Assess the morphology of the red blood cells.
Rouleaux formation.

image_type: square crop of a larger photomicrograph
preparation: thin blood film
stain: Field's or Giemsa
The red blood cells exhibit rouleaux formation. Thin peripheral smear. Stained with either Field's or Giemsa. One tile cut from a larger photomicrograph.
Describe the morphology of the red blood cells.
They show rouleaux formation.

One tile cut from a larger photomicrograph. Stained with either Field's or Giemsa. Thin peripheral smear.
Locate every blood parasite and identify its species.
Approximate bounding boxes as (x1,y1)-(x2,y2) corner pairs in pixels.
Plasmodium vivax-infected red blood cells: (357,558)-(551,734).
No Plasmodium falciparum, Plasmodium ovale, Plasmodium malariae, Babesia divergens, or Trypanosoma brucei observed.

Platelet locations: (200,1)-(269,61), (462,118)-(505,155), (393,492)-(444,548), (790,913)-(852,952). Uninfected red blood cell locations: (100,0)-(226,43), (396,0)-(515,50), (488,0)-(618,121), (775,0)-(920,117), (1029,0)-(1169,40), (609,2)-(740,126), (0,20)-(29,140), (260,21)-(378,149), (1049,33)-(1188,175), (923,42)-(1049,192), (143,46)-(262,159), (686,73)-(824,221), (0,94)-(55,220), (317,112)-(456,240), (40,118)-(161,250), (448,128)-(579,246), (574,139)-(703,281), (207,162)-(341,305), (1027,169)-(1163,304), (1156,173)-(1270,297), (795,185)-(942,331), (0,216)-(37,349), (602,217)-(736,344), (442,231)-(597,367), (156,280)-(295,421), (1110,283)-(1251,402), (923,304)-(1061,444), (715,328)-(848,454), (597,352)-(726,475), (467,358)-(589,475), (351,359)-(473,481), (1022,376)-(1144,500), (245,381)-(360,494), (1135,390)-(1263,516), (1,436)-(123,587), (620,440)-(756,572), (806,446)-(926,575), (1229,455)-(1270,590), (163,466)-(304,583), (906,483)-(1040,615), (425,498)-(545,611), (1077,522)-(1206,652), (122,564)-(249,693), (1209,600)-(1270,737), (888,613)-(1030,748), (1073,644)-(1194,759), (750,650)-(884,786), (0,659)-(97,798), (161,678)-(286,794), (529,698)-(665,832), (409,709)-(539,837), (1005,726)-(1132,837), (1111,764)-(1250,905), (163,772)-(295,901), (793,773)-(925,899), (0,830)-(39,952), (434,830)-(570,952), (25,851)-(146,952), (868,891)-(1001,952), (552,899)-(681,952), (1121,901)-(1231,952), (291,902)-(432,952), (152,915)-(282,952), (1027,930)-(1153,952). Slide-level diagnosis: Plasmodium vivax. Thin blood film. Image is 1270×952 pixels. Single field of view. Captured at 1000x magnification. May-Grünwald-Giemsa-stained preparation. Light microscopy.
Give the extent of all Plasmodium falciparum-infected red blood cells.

■ TASK TO CARRY OUT
Show, from the listing above, each line that contains the word "either".

■ EXERCISE ANSWER
The red blood cells exhibit rouleaux formation. Thin peripheral smear. Stained with either Field's or Giemsa. One tile cut from a larger photomicrograph.
One tile cut from a larger photomicrograph. Stained with either Field's or Giemsa. Thin peripheral smear.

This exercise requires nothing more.